Sep 2009

#django
#mptt
#tree

Using Django-MPTT: lessons learned...


Here we are again with Django and MPTT 0.3 (I already have other posts about it). After working with it for a bit I realized that things were breaking mysteriously, and only recently understood why that happened, so I thought I'd share this pearl of wisdom. Essentially this has to do with the way tree-elements must be created if you want the usual tree-navigation methods (e.g. get_descendants or get_ancestors) to work as expected.

Suppose your Django model looks like this:

from django.db import models

import mptt

class PossessionNew(models.Model):
    possname = models.CharField(max_length=50, unique=True)
    parent = models.ForeignKey('self', null=True, blank=True, related_name='children')

mptt.register(PossessionNew,)

Suppose now that you want to start instantiating the PossessionNew model (sorry about the name, it's just taken out the context of the application I was working on).

In my case I was creating the tree from other data which needed some pre-processing in order to determine the hierarchical information, so I thought I'd create first all the instances, and then 'link' them by setting their .parent attribute as needed. This turned out to be the wrong way of doing it. In other words, what I did was this: first, creating the instances, and second, create the relationships. E.g.:

bash-3.2$ ./runshell.my
Python 2.5.1 (r251:54863, Sep 11 2008, 14:17:35)
[GCC 4.0.1 (Apple Computer, Inc. build 5250)] on darwin
Type "help", "copyright", "credits" or "license" for more information.
(InteractiveConsole)
>>> from poms.pomsapp.models import *
>>> p1 = PossessionNew(possname="test11")
>>> p2 = PossessionNew(possname="test22")
>>> p3 = PossessionNew(possname="test33")
>>> p1.save()
>>> p2.save()
>>> p3.save()
>>> p3.parent = p2
>>> p2.parent = p1
>>> p3.save()
>>> p2.save()

Everything seemed to work fine and it also looked fine on the admin interface. However, things didn't work when trying to use MPTT APIs. For example, after restarting the shell:

>>> p2 = PossessionNew.objects.get(possname="test22")
>>> p2.get_children()
[]  # weird!
>>> p2.get_
p2.get_ancestors               p2.get_descendants             p2.get_next_sibling            p2.get_previous_sibling
p2.get_children                p2.get_next_by_created_at      p2.get_previous_by_created_at  p2.get_root
p2.get_descendant_count        p2.get_next_by_updated_at      p2.get_previous_by_updated_at  p2.get_siblings
>>> p2.parent

\>>> p2.children.all()
[\]
\>>> p2.get_ancestors()
[\]
\>>> p2.get_descendants()
[] # weird!

As you can see, we have some erratic behavior here, in fact the get_descendants and other similar methods don't produce the desired output..

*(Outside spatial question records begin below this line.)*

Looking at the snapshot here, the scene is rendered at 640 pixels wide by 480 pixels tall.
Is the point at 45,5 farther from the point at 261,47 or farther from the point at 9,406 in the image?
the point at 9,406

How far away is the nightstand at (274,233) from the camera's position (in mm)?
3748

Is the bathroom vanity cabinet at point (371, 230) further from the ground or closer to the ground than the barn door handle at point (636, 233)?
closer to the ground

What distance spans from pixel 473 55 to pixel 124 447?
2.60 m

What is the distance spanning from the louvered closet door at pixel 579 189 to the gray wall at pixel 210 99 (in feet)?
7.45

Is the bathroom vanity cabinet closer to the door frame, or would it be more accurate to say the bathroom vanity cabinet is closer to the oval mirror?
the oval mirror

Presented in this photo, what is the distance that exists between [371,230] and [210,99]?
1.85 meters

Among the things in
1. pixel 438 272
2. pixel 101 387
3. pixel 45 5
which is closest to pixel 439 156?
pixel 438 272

I soon realized that the error lies in the fact that when creating children manually - e.g. by setting the .parent attribute of an instance - the other fields needed for MPTT to manage the tree are not updated.

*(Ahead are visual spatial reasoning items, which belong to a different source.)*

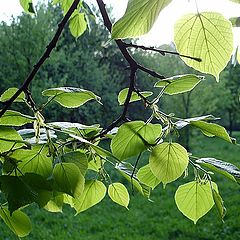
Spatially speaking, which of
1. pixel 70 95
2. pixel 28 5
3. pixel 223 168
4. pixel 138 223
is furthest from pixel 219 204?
pixel 138 223

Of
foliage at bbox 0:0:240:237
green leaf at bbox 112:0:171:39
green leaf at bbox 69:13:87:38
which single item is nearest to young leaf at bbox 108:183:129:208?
foliage at bbox 0:0:240:237

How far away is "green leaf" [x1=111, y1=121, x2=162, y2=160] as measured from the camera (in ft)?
0.89

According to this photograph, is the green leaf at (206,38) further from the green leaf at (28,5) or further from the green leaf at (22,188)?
the green leaf at (28,5)

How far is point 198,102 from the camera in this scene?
6.59 meters

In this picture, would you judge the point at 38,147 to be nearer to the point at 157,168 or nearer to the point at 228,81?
the point at 157,168

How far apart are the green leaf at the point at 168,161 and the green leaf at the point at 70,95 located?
68mm

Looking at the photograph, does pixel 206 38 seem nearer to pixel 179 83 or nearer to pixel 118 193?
pixel 179 83

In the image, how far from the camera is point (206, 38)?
23cm

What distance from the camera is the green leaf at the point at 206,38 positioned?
0.72 ft

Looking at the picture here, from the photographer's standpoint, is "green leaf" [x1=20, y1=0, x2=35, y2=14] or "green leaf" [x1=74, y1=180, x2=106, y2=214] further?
"green leaf" [x1=20, y1=0, x2=35, y2=14]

So, here's the right way of doing this. When operating with the tree you must always use the insert_at and move_to methods that come with the MPTT library. So, for example:

>>> p3 = PossessionNew(possname = "test333")
>>> p1 = PossessionNew(possname = "test111")
>>> p2 = PossessionNew(possname = "test222")
>>> p1.save()
>>> p2.save()
>>> p3.save()
>>> p2.move_to(p1)
>>> p3.move_to(p2)

[Update 17/11/10:] almost by chance, I finally understood what the problem was here.. mptt has a problem with updating instances already stored in memory. What follows is still valid, but there are other ways around the problem too eg. check this link too.

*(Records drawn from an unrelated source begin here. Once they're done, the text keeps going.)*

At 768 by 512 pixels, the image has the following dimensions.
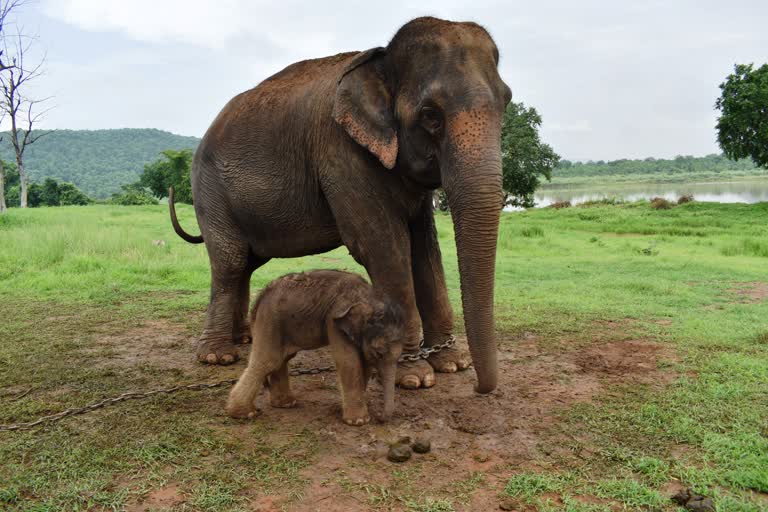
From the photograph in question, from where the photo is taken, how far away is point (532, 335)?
6145 millimetres

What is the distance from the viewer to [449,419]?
396cm

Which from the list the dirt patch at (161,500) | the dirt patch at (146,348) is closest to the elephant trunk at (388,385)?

Now let's check again whether the model inheritance works all right (I usually have to restart the shell in order to check this, otherwise the modifications are not loaded properly. I haven't figured out yet why this happens...):

>>> p2 = PossessionNew.objects.get(possname = "test222")
>>> p2.get_descendants()
[\]
\>>> p2.get_ancestors()
[<PossessionNew: test111>]

Now it all makes more sense, doesn't it? Notice that in this case we used the move_to method. We could also have used insert_at (check the docs). Remember also that we've been using these methods with instances up to now (=instance methods). If necessary, you could also achieve the same results by means of the TreeManager custom manager (=custom manager methods). So, for example:

>>> p1 = PossessionNew(possname = "test11")
>>> PossessionNew.tree.insert_node(p1, None, commit=True)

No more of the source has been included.